Falsely submitting voter information has always been possible. What's new is the shift to online systems, making things easier for the citizenry but also for saboteurs. State and civic groups have sought to make registration as simple as possible, lowering the barriers to submitting changes. Meanwhile, data breaches are becoming so common and so large that personal information is available in bulk — consider the Equifax attack that exposed information including names, dates of birth, Social Security numbers, and addresses for 143 million U.S. customers.
Thornburgh said that his group and others have traditionally focused on street-level issues on Election Day, itself, but that this study, along with concerns about Russian interference, highlights another issue: Tampering with vote totals is not the only way to meddle with the system.
Elections need to instill trust in voters, Thornburgh and others said. People need confidence in accuracy — their votes are counted, and false ones aren't — and in security.
Marks, the elections commissioner, said the state is continuing to upgrade its defenses, and experts said the state's voters appear to be well protected. Ray Murphy, the deputy director of civic advocacy group Pennsylvania Voice, described the state's online registration system as "the premier online voter registration system in the country." New Jersey officials told the researchers they use most of the best practices recommended in the study, according to the report. (They did not respond to multiple emails and calls for comment.)

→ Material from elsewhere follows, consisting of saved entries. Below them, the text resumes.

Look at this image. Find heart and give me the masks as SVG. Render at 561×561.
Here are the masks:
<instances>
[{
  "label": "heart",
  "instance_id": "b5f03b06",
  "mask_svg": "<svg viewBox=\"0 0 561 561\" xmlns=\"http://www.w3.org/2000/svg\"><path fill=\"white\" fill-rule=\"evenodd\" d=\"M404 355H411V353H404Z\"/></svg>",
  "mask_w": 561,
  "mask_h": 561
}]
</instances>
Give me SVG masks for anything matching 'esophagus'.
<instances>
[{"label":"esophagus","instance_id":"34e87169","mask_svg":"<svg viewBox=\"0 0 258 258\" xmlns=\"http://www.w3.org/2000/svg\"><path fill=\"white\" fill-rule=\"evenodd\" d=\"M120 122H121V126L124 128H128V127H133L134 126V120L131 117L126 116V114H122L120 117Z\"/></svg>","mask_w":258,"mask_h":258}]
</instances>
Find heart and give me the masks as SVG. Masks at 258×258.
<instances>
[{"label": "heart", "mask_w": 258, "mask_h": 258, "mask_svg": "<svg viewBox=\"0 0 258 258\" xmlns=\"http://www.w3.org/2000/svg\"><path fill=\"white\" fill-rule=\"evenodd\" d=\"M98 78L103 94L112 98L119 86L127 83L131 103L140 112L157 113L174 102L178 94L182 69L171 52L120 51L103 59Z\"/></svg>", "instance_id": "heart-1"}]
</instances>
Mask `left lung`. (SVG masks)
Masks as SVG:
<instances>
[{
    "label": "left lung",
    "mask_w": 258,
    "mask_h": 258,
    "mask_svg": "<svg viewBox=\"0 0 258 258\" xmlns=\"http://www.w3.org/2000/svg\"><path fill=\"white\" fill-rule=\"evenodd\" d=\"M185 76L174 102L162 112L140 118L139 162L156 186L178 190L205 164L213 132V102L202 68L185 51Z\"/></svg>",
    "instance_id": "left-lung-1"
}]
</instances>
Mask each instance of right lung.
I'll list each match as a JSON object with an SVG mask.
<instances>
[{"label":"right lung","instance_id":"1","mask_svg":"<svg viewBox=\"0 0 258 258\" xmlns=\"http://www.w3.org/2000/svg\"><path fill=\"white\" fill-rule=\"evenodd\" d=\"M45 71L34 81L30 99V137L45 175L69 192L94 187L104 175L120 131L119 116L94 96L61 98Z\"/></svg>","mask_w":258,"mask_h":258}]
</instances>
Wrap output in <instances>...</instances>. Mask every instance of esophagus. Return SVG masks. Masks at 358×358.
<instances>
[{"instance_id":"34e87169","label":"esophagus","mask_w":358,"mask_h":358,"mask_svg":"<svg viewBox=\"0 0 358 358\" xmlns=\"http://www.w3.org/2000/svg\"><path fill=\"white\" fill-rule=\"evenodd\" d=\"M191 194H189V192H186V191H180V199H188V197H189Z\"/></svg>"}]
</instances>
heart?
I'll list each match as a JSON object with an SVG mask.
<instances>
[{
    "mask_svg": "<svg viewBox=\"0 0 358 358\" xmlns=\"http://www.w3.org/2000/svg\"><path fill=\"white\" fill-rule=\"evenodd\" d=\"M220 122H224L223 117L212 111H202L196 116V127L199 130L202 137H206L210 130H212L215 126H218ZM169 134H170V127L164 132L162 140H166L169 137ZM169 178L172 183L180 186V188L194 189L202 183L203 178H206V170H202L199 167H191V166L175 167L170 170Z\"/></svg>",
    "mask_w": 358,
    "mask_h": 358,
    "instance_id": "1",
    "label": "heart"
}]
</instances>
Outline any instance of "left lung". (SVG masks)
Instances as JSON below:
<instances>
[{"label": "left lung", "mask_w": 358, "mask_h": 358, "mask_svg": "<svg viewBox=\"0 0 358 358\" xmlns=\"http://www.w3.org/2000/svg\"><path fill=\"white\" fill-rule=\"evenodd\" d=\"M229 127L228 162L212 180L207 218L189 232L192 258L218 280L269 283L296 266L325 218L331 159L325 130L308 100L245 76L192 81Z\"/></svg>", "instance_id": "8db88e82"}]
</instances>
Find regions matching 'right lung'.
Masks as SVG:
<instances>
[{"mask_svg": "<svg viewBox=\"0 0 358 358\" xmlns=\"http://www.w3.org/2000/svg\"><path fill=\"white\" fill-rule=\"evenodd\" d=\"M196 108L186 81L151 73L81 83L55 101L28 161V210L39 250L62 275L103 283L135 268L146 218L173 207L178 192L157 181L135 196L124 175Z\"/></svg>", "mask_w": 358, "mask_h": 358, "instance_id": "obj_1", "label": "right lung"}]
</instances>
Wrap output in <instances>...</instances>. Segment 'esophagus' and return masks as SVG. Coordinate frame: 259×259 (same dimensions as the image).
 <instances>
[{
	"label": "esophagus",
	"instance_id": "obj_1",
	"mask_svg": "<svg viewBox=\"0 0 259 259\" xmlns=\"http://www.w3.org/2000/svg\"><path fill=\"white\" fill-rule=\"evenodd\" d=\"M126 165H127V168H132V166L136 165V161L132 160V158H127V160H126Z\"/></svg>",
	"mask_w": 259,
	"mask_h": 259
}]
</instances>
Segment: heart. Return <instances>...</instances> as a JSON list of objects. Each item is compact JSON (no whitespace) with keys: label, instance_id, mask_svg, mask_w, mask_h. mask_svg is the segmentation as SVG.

Election expert Charles Stewart, a political science professor at Massachusetts Institute of Technology, had this advice for voters: Don't panic, but pay attention. If you get a notification in the mail, read it. And don't forget that the convenience for would-be bad guys is convenience for you, too: Go online. Check your information.
"It's just like a bank account," Marks said. "I'm not by nature a very nervous person, but even I check my bank account online periodically."
The study itemized the following steps to execute the attack:
Identify voter registration sites. Researchers found that 35 states and the District of Columbia allow online submission of changes to voter registrations.
Determine personal information required. States require varying information for authentication, such as part or all of a voter's Social Security number, date of birth, and address. Pennsylvania requires name, date of birth, address, political party affiliation, and driver's license number, or name, date of birth, address, party affiliation, and last four digits of Social Security number, the study found. New Jersey requires a zip code, driver's license number, and Social Security number.
Find voter information. Some information, such as names and party affiliations, is available to the public through voter files. Other information is available from illicit sources or computer programs that can predict things such as driver's license numbers.
Beat CAPTCHAs. Pennsylvania uses a CAPTCHA, those tests asking users to prove they are human by doing a task such as reading an altered number or word. These can be defeated by some programs, the researchers said.
Automate the attack. The code for such an attack could be written relatively easily, the researchers said, making a large-scale attack simple once the appropriate information and processes have been determined.